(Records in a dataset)

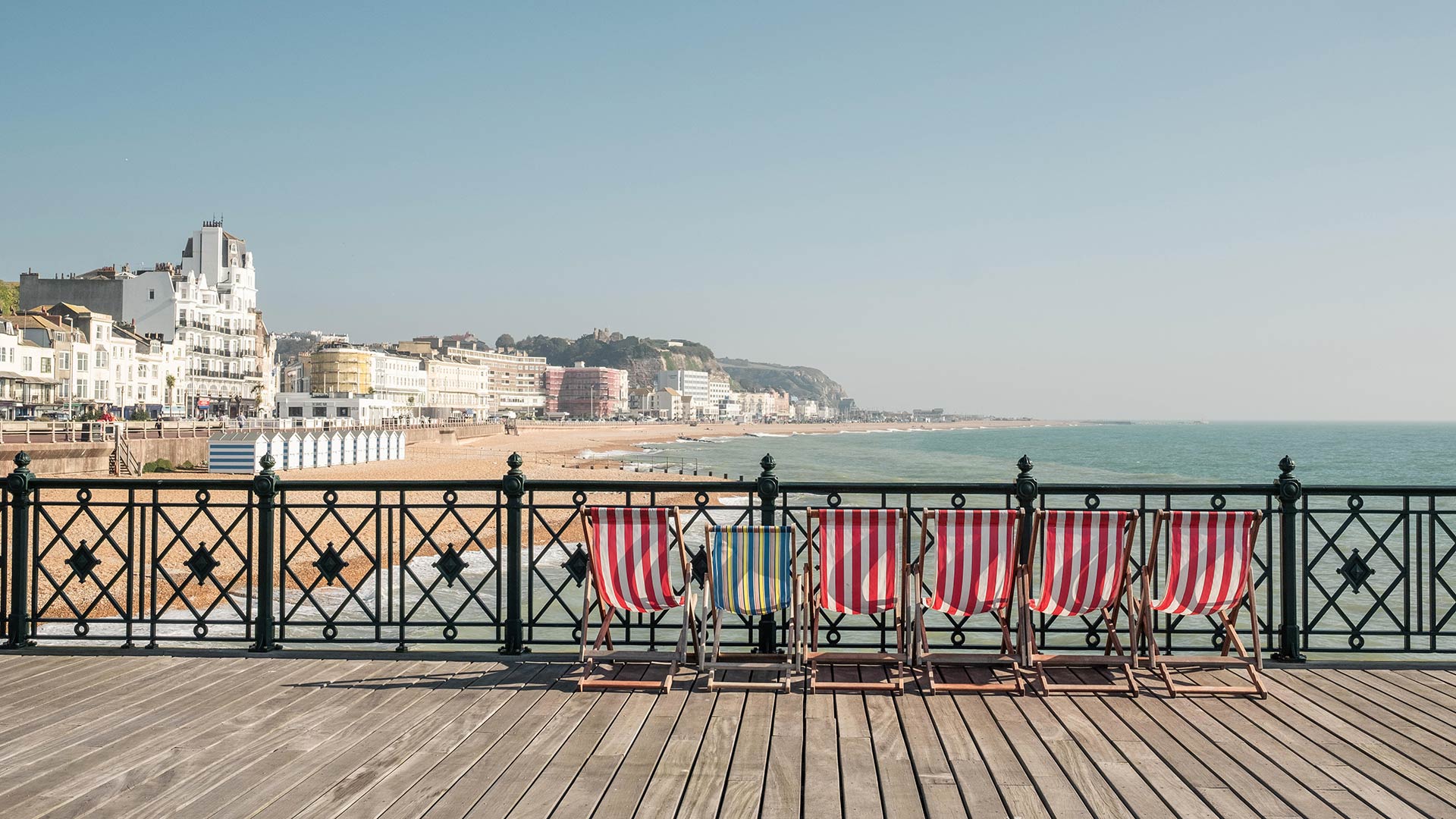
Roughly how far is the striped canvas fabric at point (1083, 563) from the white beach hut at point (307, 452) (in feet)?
124

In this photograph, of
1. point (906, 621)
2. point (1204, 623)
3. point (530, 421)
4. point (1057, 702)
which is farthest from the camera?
point (530, 421)

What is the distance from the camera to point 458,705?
4.64m

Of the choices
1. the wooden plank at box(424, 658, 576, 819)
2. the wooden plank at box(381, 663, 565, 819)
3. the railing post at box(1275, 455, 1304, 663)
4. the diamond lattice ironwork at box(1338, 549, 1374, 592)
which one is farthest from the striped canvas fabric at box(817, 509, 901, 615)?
the diamond lattice ironwork at box(1338, 549, 1374, 592)

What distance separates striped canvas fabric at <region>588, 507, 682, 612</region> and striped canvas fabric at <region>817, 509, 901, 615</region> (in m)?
0.79

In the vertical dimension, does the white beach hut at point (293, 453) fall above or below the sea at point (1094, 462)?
above

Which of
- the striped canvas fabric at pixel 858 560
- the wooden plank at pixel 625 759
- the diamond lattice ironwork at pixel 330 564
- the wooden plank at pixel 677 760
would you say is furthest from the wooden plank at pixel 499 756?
the diamond lattice ironwork at pixel 330 564

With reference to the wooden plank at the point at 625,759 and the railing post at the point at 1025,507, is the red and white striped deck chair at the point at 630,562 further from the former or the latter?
the railing post at the point at 1025,507

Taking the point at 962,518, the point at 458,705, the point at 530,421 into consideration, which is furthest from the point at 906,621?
the point at 530,421

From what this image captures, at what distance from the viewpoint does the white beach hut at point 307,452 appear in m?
38.6

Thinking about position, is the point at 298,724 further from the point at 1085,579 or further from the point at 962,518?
the point at 1085,579

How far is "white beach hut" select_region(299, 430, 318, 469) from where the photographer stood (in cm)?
3856

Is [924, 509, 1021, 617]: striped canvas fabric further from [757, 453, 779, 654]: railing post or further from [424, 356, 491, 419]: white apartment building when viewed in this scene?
[424, 356, 491, 419]: white apartment building

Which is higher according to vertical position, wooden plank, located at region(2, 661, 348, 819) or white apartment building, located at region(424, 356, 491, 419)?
white apartment building, located at region(424, 356, 491, 419)

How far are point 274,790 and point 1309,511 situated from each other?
5.22m
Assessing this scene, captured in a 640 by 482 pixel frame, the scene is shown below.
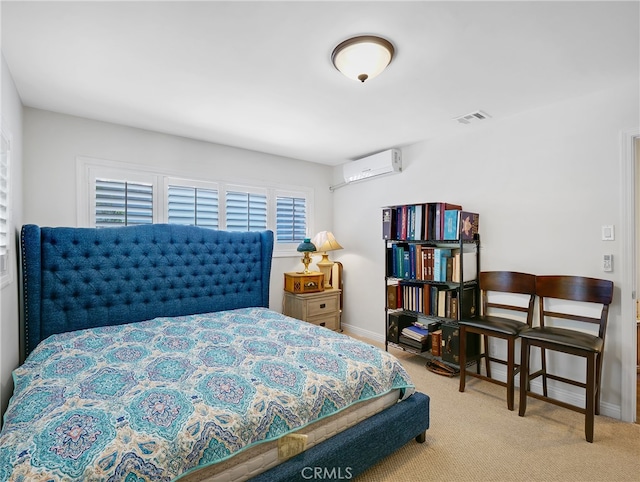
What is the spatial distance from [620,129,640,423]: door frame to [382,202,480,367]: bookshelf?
3.28 feet

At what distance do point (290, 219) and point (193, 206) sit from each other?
126 cm

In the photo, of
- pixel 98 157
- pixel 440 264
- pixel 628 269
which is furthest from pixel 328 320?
pixel 98 157

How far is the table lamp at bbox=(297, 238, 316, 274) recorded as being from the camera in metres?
3.90

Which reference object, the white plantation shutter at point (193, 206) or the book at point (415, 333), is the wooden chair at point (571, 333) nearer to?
the book at point (415, 333)

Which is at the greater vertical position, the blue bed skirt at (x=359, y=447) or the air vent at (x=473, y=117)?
the air vent at (x=473, y=117)

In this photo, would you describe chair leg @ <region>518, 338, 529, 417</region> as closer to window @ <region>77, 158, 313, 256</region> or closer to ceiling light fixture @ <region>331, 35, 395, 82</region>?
ceiling light fixture @ <region>331, 35, 395, 82</region>

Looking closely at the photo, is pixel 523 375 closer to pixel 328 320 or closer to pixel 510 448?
pixel 510 448

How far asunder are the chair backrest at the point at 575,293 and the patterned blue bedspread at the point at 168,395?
4.79ft

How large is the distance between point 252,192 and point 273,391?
2.74m

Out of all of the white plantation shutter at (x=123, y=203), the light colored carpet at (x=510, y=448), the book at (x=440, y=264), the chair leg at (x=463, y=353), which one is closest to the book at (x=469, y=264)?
the book at (x=440, y=264)

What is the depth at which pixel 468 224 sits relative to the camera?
9.60 feet

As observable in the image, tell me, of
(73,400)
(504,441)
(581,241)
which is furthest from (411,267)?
(73,400)

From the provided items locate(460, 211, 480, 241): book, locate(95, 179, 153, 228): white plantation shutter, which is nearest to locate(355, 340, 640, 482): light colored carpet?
locate(460, 211, 480, 241): book

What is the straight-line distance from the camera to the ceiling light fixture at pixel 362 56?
1731 mm
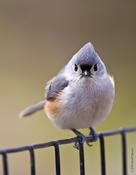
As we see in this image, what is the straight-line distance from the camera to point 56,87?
6.63ft

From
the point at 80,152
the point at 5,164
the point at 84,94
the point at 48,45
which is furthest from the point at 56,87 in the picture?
the point at 48,45

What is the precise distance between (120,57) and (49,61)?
0.38 meters

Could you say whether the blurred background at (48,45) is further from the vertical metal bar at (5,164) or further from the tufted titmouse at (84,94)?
the vertical metal bar at (5,164)

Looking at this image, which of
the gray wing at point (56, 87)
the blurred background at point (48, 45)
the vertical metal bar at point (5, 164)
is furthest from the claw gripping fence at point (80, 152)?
the blurred background at point (48, 45)

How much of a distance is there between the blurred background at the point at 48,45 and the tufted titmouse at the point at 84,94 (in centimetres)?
105

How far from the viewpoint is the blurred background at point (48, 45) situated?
10.2ft

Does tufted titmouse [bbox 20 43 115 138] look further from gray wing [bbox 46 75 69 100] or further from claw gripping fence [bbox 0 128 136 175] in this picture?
claw gripping fence [bbox 0 128 136 175]

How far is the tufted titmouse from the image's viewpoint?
5.98 ft

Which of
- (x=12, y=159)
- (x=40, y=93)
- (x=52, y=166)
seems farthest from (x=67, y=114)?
(x=40, y=93)

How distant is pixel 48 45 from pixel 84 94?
1499 mm

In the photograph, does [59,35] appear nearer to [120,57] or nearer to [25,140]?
[120,57]

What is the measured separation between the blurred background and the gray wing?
909mm

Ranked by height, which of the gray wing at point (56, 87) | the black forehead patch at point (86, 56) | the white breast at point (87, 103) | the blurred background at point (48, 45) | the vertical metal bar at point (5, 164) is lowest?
the vertical metal bar at point (5, 164)

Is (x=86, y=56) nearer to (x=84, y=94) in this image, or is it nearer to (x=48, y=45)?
(x=84, y=94)
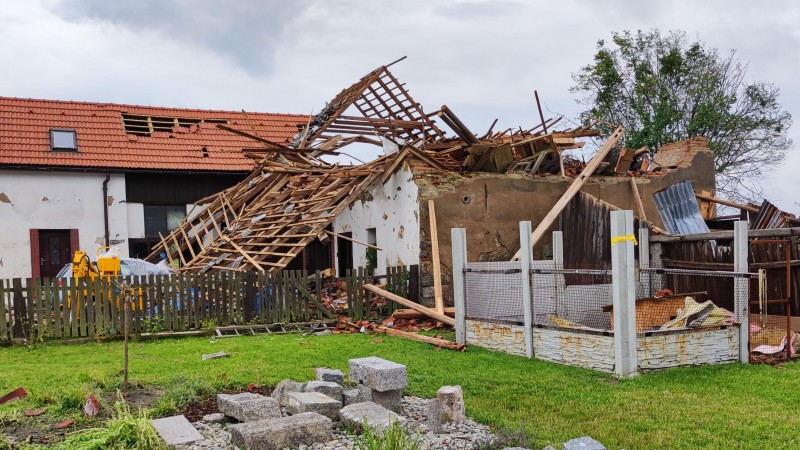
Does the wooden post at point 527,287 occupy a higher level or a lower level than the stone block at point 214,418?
higher

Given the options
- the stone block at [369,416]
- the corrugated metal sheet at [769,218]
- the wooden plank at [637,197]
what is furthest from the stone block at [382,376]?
the corrugated metal sheet at [769,218]

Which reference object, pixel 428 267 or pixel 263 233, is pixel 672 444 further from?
pixel 263 233

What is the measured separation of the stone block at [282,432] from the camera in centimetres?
573

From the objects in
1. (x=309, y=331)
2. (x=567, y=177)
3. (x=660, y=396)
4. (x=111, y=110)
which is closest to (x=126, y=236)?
(x=111, y=110)

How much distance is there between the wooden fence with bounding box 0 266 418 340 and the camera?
12.4 meters

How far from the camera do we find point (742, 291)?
352 inches

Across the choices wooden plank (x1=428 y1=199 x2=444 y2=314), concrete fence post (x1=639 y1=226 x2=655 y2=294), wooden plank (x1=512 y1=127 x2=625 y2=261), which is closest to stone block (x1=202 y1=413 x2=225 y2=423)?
wooden plank (x1=428 y1=199 x2=444 y2=314)

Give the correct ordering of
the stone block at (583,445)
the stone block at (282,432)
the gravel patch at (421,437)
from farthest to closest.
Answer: the gravel patch at (421,437), the stone block at (282,432), the stone block at (583,445)

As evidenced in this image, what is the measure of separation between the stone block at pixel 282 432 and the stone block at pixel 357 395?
880 mm

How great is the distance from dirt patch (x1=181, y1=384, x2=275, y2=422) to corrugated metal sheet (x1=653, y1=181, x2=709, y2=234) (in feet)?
36.2

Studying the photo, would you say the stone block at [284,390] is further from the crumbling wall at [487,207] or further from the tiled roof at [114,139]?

Written request: Reproduce all of the records above word for word, leaving out the pictures.

Exercise solution:
Roughly how far is the striped canvas fabric at point (1083, 563) from the white beach hut at point (307, 452) (in feet)?
124

In this photograph, of
1. point (906, 621)
2. point (1204, 623)
3. point (530, 421)
4. point (1057, 702)
which is farthest from the camera?
point (530, 421)

What is the distance from the camera to point 458,705?
4.64m

Of the choices
1. the wooden plank at box(424, 658, 576, 819)
2. the wooden plank at box(381, 663, 565, 819)
3. the railing post at box(1275, 455, 1304, 663)
4. the diamond lattice ironwork at box(1338, 549, 1374, 592)
which one is farthest from the striped canvas fabric at box(817, 509, 901, 615)?
the diamond lattice ironwork at box(1338, 549, 1374, 592)

What distance separates striped canvas fabric at <region>588, 507, 682, 612</region> and striped canvas fabric at <region>817, 509, 901, 615</region> (in m)?
0.79

In the vertical dimension, does the white beach hut at point (293, 453) fall above or below the sea at point (1094, 462)?
above

Which of
- the striped canvas fabric at pixel 858 560
- the wooden plank at pixel 625 759
- the diamond lattice ironwork at pixel 330 564
- the wooden plank at pixel 677 760
would you say is furthest from the wooden plank at pixel 499 756?
the diamond lattice ironwork at pixel 330 564

With reference to the wooden plank at the point at 625,759 and the railing post at the point at 1025,507, is the red and white striped deck chair at the point at 630,562 further from the former or the latter?
the railing post at the point at 1025,507

Taking the point at 962,518, the point at 458,705, the point at 530,421 into consideration, which is furthest from the point at 906,621?
the point at 530,421

From what this image captures, at what distance from the viewpoint does the white beach hut at point 307,452 appear in m?
38.6

Thinking about position, is the point at 298,724 further from the point at 1085,579 or further from the point at 962,518?
the point at 1085,579

How far is "white beach hut" select_region(299, 430, 318, 469) from where the photographer stood (in cm)?
3856

Is [924, 509, 1021, 617]: striped canvas fabric further from [757, 453, 779, 654]: railing post or further from [424, 356, 491, 419]: white apartment building when viewed in this scene?
[424, 356, 491, 419]: white apartment building

Which is higher according to vertical position, wooden plank, located at region(2, 661, 348, 819) or white apartment building, located at region(424, 356, 491, 419)?
white apartment building, located at region(424, 356, 491, 419)

How far are point 274,790 and point 1309,511 situated from each other?
5.22m
Assessing this scene, captured in a 640 by 482 pixel frame, the scene is shown below.
What is the spatial distance from [620,129,640,423]: door frame to [382,202,480,367]: bookshelf?
3.28 feet

At what distance do point (290, 219) and point (193, 206) sit from each other?
126 cm

In the photo, of
- pixel 98 157
- pixel 440 264
- pixel 628 269
which is furthest from pixel 328 320?
pixel 98 157

How far is the table lamp at bbox=(297, 238, 316, 274) recorded as being from the camera in metres?
3.90

Which reference object, the white plantation shutter at point (193, 206) or the book at point (415, 333), is the wooden chair at point (571, 333) nearer to?
the book at point (415, 333)

Which is at the greater vertical position, the blue bed skirt at (x=359, y=447) or the air vent at (x=473, y=117)?
the air vent at (x=473, y=117)

In this photo, would you describe chair leg @ <region>518, 338, 529, 417</region> as closer to window @ <region>77, 158, 313, 256</region> or closer to ceiling light fixture @ <region>331, 35, 395, 82</region>?
ceiling light fixture @ <region>331, 35, 395, 82</region>

Looking closely at the photo, is pixel 523 375 closer to pixel 328 320 or closer to pixel 510 448?
pixel 510 448

How far asunder are the chair backrest at the point at 575,293 and the patterned blue bedspread at the point at 168,395?
4.79ft

How large is the distance between point 252,192 and point 273,391?
2.74m

Out of all of the white plantation shutter at (x=123, y=203), the light colored carpet at (x=510, y=448), the book at (x=440, y=264), the chair leg at (x=463, y=353), which one is closest to the book at (x=469, y=264)?
the book at (x=440, y=264)

What is the depth at which pixel 468 224 sits relative to the camera?
9.60 feet

As observable in the image, tell me, of
(73,400)
(504,441)
(581,241)
which is furthest from (411,267)?
(73,400)

From the provided items locate(460, 211, 480, 241): book, locate(95, 179, 153, 228): white plantation shutter, which is nearest to locate(355, 340, 640, 482): light colored carpet?
locate(460, 211, 480, 241): book

What is the straight-line distance from the camera to the ceiling light fixture at pixel 362 56?
1731 mm
As we see in this image, what is the straight-line distance from the camera to point 56,87?
6.63ft

From
the point at 80,152
the point at 5,164
the point at 84,94
the point at 48,45
which is furthest from the point at 56,87 in the picture?
the point at 48,45

What is the precise distance between (120,57) and (49,61)?
0.38 meters

Could you say whether the blurred background at (48,45) is further from the vertical metal bar at (5,164) or further from the tufted titmouse at (84,94)?
the vertical metal bar at (5,164)

Looking at this image, which of
the gray wing at point (56, 87)
the blurred background at point (48, 45)
the vertical metal bar at point (5, 164)
is furthest from the claw gripping fence at point (80, 152)?
the blurred background at point (48, 45)

How much of a distance is there between the blurred background at the point at 48,45 and the tufted titmouse at the point at 84,94 (in centimetres)?
105

How far from the viewpoint is the blurred background at point (48, 45) situated?
10.2ft

Does tufted titmouse [bbox 20 43 115 138] look further from gray wing [bbox 46 75 69 100] or further from claw gripping fence [bbox 0 128 136 175] in this picture?
claw gripping fence [bbox 0 128 136 175]

How far is the tufted titmouse from the image's viewpoint?
5.98 ft

Which of
- (x=12, y=159)
- (x=40, y=93)
- (x=52, y=166)
seems farthest from (x=67, y=114)?
(x=40, y=93)

How distant is pixel 48 45 from pixel 84 94?
1499 mm

In the photograph, does [59,35] appear nearer to [120,57] or nearer to [25,140]?
[120,57]

What is the measured separation between the blurred background and the gray wing?
909mm

Ranked by height, which of the gray wing at point (56, 87) | the black forehead patch at point (86, 56) | the white breast at point (87, 103) | the blurred background at point (48, 45) | the vertical metal bar at point (5, 164) is lowest?
the vertical metal bar at point (5, 164)

Is (x=86, y=56) nearer to (x=84, y=94) in this image, or is it nearer to (x=48, y=45)?
(x=84, y=94)
Does the wooden post at point 527,287 occupy a higher level or a lower level than the stone block at point 214,418?
higher

Given the options
- the stone block at [369,416]
- the corrugated metal sheet at [769,218]
- the wooden plank at [637,197]
what is furthest from the stone block at [382,376]?
the corrugated metal sheet at [769,218]

Which reference object, pixel 428 267 or pixel 263 233, is pixel 672 444 further from?
pixel 263 233

What is the measured separation of the stone block at [282,432] from the camera in centimetres?
573

From the objects in
1. (x=309, y=331)
2. (x=567, y=177)
3. (x=660, y=396)
4. (x=111, y=110)
which is closest to (x=126, y=236)?
(x=111, y=110)

How much distance is there between the wooden fence with bounding box 0 266 418 340 and the camera?
12.4 meters

How far from the camera do we find point (742, 291)?
352 inches

Across the choices wooden plank (x1=428 y1=199 x2=444 y2=314), concrete fence post (x1=639 y1=226 x2=655 y2=294), wooden plank (x1=512 y1=127 x2=625 y2=261), which is closest to stone block (x1=202 y1=413 x2=225 y2=423)?
wooden plank (x1=428 y1=199 x2=444 y2=314)

Give the correct ordering of
the stone block at (583,445)
the stone block at (282,432)
the gravel patch at (421,437)
from farthest to closest.
Answer: the gravel patch at (421,437), the stone block at (282,432), the stone block at (583,445)

As evidenced in this image, what is the measure of separation between the stone block at pixel 282 432 and the stone block at pixel 357 395?
880 mm

How great is the distance from dirt patch (x1=181, y1=384, x2=275, y2=422) to corrugated metal sheet (x1=653, y1=181, x2=709, y2=234) (in feet)?
36.2

Studying the photo, would you say the stone block at [284,390] is further from the crumbling wall at [487,207] or further from the tiled roof at [114,139]?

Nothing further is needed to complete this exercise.